--- Available data ---
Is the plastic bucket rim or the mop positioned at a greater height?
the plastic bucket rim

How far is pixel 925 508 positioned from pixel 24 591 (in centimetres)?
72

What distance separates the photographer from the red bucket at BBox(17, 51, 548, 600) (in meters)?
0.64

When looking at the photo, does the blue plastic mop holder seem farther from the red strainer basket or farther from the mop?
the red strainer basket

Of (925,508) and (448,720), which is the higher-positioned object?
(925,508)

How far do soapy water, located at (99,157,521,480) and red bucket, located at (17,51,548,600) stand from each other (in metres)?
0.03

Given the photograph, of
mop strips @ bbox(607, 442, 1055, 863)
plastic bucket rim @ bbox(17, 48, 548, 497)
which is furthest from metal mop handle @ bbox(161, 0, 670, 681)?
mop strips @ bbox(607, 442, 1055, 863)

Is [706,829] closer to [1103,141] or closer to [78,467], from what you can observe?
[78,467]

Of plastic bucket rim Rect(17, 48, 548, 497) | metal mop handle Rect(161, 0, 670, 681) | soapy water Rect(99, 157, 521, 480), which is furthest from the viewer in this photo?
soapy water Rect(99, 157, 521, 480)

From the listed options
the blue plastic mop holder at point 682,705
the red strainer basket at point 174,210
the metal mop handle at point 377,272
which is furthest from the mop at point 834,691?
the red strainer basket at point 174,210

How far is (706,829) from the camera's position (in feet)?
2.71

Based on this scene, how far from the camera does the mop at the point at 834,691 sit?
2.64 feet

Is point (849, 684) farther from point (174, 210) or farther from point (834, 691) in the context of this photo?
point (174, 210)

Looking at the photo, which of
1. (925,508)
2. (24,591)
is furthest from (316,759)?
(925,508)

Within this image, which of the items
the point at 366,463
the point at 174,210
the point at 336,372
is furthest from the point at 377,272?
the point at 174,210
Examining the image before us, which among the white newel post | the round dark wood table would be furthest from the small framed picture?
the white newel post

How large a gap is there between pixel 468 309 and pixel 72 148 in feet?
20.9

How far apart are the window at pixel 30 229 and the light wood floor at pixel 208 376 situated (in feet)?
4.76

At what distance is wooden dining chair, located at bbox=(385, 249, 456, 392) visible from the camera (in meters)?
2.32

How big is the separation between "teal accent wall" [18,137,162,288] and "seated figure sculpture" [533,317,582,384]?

--- Task to complete ---
Repeat every entry exactly as written above.

--- Exercise output ---
Is the plastic bucket rim or the mop positioned at a greater height?
the plastic bucket rim

How far is pixel 925 508 positioned from pixel 24 591 (in centimetres)?
72

What distance separates the photographer from the red bucket at BBox(17, 51, 548, 600) (in meters)?
0.64

When looking at the photo, does the blue plastic mop holder seem farther from the red strainer basket or farther from the mop?
the red strainer basket

Of (925,508) and (448,720), which is the higher-positioned object?
(925,508)

How far do soapy water, located at (99,157,521,480) and red bucket, located at (17,51,548,600) stand from each other (in metres)?
0.03

Given the photograph, of
mop strips @ bbox(607, 442, 1055, 863)
plastic bucket rim @ bbox(17, 48, 548, 497)
which is furthest from metal mop handle @ bbox(161, 0, 670, 681)?
mop strips @ bbox(607, 442, 1055, 863)

Is [706,829] closer to [1103,141] or closer to [78,467], from what you can observe?
[78,467]

Of plastic bucket rim Rect(17, 48, 548, 497) | metal mop handle Rect(161, 0, 670, 681) | soapy water Rect(99, 157, 521, 480), which is furthest from the viewer in this photo?
soapy water Rect(99, 157, 521, 480)

From the listed options
the blue plastic mop holder at point 682,705
the red strainer basket at point 174,210
the metal mop handle at point 377,272
which is furthest from the mop at point 834,691?
the red strainer basket at point 174,210

How far is (706,829) from the camera's position (in feet)?
2.71

Based on this scene, how far from the camera does the mop at the point at 834,691 sit?
2.64 feet

Is point (849, 684) farther from point (174, 210) or farther from point (834, 691) in the context of this photo?
point (174, 210)

Looking at the photo, which of
1. (925,508)
2. (24,591)
is furthest from (316,759)?
(925,508)

Within this image, which of the items
the point at 366,463
the point at 174,210
the point at 336,372
is furthest from the point at 377,272?
the point at 174,210
Examining the image before us, which among the white newel post | the round dark wood table would be furthest from the small framed picture?
the white newel post

How large a gap is there between pixel 468 309 and pixel 72 148 in feet?
20.9

How far apart are the window at pixel 30 229 and the light wood floor at pixel 208 376 situated (in feet)?
4.76

At what distance is wooden dining chair, located at bbox=(385, 249, 456, 392) visible from the camera (in meters)?
2.32

How big is the separation between "teal accent wall" [18,137,162,288] and "seated figure sculpture" [533,317,582,384]?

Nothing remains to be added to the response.